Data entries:

--*--

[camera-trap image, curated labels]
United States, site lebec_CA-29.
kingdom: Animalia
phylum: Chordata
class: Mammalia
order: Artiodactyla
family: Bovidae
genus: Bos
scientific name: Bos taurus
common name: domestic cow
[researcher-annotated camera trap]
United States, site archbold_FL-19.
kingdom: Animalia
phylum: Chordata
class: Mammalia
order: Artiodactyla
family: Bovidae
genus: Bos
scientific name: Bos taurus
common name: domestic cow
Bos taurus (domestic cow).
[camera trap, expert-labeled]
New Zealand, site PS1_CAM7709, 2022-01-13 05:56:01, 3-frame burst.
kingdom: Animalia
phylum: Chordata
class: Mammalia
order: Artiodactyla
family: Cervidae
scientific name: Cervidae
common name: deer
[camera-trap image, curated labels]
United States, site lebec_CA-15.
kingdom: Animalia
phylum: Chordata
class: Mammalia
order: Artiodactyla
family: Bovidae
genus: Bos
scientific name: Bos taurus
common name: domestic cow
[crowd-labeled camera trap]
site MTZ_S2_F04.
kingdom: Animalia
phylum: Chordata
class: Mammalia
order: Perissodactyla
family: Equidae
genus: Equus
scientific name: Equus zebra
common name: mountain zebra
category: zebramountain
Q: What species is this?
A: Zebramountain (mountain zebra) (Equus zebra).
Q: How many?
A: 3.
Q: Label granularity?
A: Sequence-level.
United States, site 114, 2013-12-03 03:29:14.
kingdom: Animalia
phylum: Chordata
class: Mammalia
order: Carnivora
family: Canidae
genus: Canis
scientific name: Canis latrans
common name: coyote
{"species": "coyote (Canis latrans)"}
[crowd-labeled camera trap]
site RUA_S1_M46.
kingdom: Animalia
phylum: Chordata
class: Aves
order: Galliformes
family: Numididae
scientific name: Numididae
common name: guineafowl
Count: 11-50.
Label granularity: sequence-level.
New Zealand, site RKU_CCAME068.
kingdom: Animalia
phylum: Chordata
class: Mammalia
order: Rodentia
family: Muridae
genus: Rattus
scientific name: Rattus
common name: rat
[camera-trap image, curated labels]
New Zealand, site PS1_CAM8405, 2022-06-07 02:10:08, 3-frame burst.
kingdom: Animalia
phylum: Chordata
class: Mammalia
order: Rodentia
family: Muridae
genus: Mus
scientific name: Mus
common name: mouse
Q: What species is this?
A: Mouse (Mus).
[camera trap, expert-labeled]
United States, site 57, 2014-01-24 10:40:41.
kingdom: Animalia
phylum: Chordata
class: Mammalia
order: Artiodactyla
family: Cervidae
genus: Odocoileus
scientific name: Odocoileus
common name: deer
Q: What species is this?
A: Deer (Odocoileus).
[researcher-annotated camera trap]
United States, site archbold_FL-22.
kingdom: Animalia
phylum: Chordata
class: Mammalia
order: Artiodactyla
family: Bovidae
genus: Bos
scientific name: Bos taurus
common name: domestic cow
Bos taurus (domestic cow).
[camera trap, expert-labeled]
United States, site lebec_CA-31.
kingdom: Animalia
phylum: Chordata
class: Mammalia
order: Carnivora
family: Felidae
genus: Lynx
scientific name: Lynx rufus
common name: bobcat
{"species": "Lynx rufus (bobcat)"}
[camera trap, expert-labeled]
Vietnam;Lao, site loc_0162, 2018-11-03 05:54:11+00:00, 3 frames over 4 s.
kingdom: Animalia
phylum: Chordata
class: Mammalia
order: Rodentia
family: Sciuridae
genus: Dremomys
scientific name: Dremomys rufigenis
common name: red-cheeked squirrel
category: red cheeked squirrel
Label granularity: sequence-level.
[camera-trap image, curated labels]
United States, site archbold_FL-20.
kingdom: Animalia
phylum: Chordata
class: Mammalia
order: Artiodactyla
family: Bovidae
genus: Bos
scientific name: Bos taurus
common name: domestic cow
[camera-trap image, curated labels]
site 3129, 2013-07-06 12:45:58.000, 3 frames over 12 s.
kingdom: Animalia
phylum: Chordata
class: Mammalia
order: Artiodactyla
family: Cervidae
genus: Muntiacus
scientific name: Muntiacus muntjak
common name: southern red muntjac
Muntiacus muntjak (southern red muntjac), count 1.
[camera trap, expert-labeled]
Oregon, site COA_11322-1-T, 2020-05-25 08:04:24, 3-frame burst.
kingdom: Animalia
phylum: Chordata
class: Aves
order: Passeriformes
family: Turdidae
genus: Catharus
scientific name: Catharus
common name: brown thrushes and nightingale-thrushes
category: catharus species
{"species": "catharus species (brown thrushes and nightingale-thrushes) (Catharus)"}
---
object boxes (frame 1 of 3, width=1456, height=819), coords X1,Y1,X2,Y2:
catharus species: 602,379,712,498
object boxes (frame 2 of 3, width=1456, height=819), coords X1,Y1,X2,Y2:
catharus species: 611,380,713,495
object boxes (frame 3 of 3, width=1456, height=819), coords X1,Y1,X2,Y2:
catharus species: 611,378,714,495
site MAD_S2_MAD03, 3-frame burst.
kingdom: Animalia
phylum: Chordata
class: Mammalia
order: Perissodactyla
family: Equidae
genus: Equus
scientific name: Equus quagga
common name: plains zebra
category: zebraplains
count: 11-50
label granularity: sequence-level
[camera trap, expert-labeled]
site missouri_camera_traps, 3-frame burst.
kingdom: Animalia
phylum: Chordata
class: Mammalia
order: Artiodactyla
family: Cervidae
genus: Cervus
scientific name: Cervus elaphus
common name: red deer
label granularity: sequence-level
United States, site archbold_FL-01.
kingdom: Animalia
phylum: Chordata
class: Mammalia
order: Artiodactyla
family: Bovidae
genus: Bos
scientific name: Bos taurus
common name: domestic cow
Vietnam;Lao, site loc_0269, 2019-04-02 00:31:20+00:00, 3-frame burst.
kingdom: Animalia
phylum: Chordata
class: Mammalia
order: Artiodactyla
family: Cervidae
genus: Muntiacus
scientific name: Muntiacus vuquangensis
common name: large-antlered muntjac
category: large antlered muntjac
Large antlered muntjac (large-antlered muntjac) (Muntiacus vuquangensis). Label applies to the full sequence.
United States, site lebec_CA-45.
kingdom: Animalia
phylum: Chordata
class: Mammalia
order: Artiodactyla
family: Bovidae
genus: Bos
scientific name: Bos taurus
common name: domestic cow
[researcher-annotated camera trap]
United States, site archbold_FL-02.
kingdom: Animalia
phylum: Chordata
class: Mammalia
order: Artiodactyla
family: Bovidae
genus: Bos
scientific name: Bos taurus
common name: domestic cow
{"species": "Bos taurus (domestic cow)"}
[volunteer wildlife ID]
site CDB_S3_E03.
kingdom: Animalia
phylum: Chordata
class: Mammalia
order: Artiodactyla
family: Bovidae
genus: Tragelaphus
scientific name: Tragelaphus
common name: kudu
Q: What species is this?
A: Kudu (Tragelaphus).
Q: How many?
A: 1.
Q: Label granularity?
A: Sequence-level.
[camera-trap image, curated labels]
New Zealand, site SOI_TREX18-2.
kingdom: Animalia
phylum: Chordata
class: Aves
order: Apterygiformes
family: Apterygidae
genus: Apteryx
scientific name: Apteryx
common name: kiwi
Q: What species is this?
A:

--*--

* Work to complete
Each record must be copied out exactly and in full.

* Task response
[camera-trap image, curated labels]
United States, site lebec_CA-29.
kingdom: Animalia
phylum: Chordata
class: Mammalia
order: Artiodactyla
family: Bovidae
genus: Bos
scientific name: Bos taurus
common name: domestic cow
[researcher-annotated camera trap]
United States, site archbold_FL-19.
kingdom: Animalia
phylum: Chordata
class: Mammalia
order: Artiodactyla
family: Bovidae
genus: Bos
scientific name: Bos taurus
common name: domestic cow
Bos taurus (domestic cow).
[camera trap, expert-labeled]
New Zealand, site PS1_CAM7709, 2022-01-13 05:56:01, 3-frame burst.
kingdom: Animalia
phylum: Chordata
class: Mammalia
order: Artiodactyla
family: Cervidae
scientific name: Cervidae
common name: deer
[camera-trap image, curated labels]
United States, site lebec_CA-15.
kingdom: Animalia
phylum: Chordata
class: Mammalia
order: Artiodactyla
family: Bovidae
genus: Bos
scientific name: Bos taurus
common name: domestic cow
[crowd-labeled camera trap]
site MTZ_S2_F04.
kingdom: Animalia
phylum: Chordata
class: Mammalia
order: Perissodactyla
family: Equidae
genus: Equus
scientific name: Equus zebra
common name: mountain zebra
category: zebramountain
Q: What species is this?
A: Zebramountain (mountain zebra) (Equus zebra).
Q: How many?
A: 3.
Q: Label granularity?
A: Sequence-level.
United States, site 114, 2013-12-03 03:29:14.
kingdom: Animalia
phylum: Chordata
class: Mammalia
order: Carnivora
family: Canidae
genus: Canis
scientific name: Canis latrans
common name: coyote
{"species": "coyote (Canis latrans)"}
[crowd-labeled camera trap]
site RUA_S1_M46.
kingdom: Animalia
phylum: Chordata
class: Aves
order: Galliformes
family: Numididae
scientific name: Numididae
common name: guineafowl
Count: 11-50.
Label granularity: sequence-level.
New Zealand, site RKU_CCAME068.
kingdom: Animalia
phylum: Chordata
class: Mammalia
order: Rodentia
family: Muridae
genus: Rattus
scientific name: Rattus
common name: rat
[camera-trap image, curated labels]
New Zealand, site PS1_CAM8405, 2022-06-07 02:10:08, 3-frame burst.
kingdom: Animalia
phylum: Chordata
class: Mammalia
order: Rodentia
family: Muridae
genus: Mus
scientific name: Mus
common name: mouse
Q: What species is this?
A: Mouse (Mus).
[camera trap, expert-labeled]
United States, site 57, 2014-01-24 10:40:41.
kingdom: Animalia
phylum: Chordata
class: Mammalia
order: Artiodactyla
family: Cervidae
genus: Odocoileus
scientific name: Odocoileus
common name: deer
Q: What species is this?
A: Deer (Odocoileus).
[researcher-annotated camera trap]
United States, site archbold_FL-22.
kingdom: Animalia
phylum: Chordata
class: Mammalia
order: Artiodactyla
family: Bovidae
genus: Bos
scientific name: Bos taurus
common name: domestic cow
Bos taurus (domestic cow).
[camera trap, expert-labeled]
United States, site lebec_CA-31.
kingdom: Animalia
phylum: Chordata
class: Mammalia
order: Carnivora
family: Felidae
genus: Lynx
scientific name: Lynx rufus
common name: bobcat
{"species": "Lynx rufus (bobcat)"}
[camera trap, expert-labeled]
Vietnam;Lao, site loc_0162, 2018-11-03 05:54:11+00:00, 3 frames over 4 s.
kingdom: Animalia
phylum: Chordata
class: Mammalia
order: Rodentia
family: Sciuridae
genus: Dremomys
scientific name: Dremomys rufigenis
common name: red-cheeked squirrel
category: red cheeked squirrel
Label granularity: sequence-level.
[camera-trap image, curated labels]
United States, site archbold_FL-20.
kingdom: Animalia
phylum: Chordata
class: Mammalia
order: Artiodactyla
family: Bovidae
genus: Bos
scientific name: Bos taurus
common name: domestic cow
[camera-trap image, curated labels]
site 3129, 2013-07-06 12:45:58.000, 3 frames over 12 s.
kingdom: Animalia
phylum: Chordata
class: Mammalia
order: Artiodactyla
family: Cervidae
genus: Muntiacus
scientific name: Muntiacus muntjak
common name: southern red muntjac
Muntiacus muntjak (southern red muntjac), count 1.
[camera trap, expert-labeled]
Oregon, site COA_11322-1-T, 2020-05-25 08:04:24, 3-frame burst.
kingdom: Animalia
phylum: Chordata
class: Aves
order: Passeriformes
family: Turdidae
genus: Catharus
scientific name: Catharus
common name: brown thrushes and nightingale-thrushes
category: catharus species
{"species": "catharus species (brown thrushes and nightingale-thrushes) (Catharus)"}
---
object boxes (frame 1 of 3, width=1456, height=819), coords X1,Y1,X2,Y2:
catharus species: 602,379,712,498
object boxes (frame 2 of 3, width=1456, height=819), coords X1,Y1,X2,Y2:
catharus species: 611,380,713,495
object boxes (frame 3 of 3, width=1456, height=819), coords X1,Y1,X2,Y2:
catharus species: 611,378,714,495
site MAD_S2_MAD03, 3-frame burst.
kingdom: Animalia
phylum: Chordata
class: Mammalia
order: Perissodactyla
family: Equidae
genus: Equus
scientific name: Equus quagga
common name: plains zebra
category: zebraplains
count: 11-50
label granularity: sequence-level
[camera trap, expert-labeled]
site missouri_camera_traps, 3-frame burst.
kingdom: Animalia
phylum: Chordata
class: Mammalia
order: Artiodactyla
family: Cervidae
genus: Cervus
scientific name: Cervus elaphus
common name: red deer
label granularity: sequence-level
United States, site archbold_FL-01.
kingdom: Animalia
phylum: Chordata
class: Mammalia
order: Artiodactyla
family: Bovidae
genus: Bos
scientific name: Bos taurus
common name: domestic cow
Vietnam;Lao, site loc_0269, 2019-04-02 00:31:20+00:00, 3-frame burst.
kingdom: Animalia
phylum: Chordata
class: Mammalia
order: Artiodactyla
family: Cervidae
genus: Muntiacus
scientific name: Muntiacus vuquangensis
common name: large-antlered muntjac
category: large antlered muntjac
Large antlered muntjac (large-antlered muntjac) (Muntiacus vuquangensis). Label applies to the full sequence.
United States, site lebec_CA-45.
kingdom: Animalia
phylum: Chordata
class: Mammalia
order: Artiodactyla
family: Bovidae
genus: Bos
scientific name: Bos taurus
common name: domestic cow
[researcher-annotated camera trap]
United States, site archbold_FL-02.
kingdom: Animalia
phylum: Chordata
class: Mammalia
order: Artiodactyla
family: Bovidae
genus: Bos
scientific name: Bos taurus
common name: domestic cow
{"species": "Bos taurus (domestic cow)"}
[volunteer wildlife ID]
site CDB_S3_E03.
kingdom: Animalia
phylum: Chordata
class: Mammalia
order: Artiodactyla
family: Bovidae
genus: Tragelaphus
scientific name: Tragelaphus
common name: kudu
Q: What species is this?
A: Kudu (Tragelaphus).
Q: How many?
A: 1.
Q: Label granularity?
A: Sequence-level.
[camera-trap image, curated labels]
New Zealand, site SOI_TREX18-2.
kingdom: Animalia
phylum: Chordata
class: Aves
order: Apterygiformes
family: Apterygidae
genus: Apteryx
scientific name: Apteryx
common name: kiwi
Q: What species is this?
A:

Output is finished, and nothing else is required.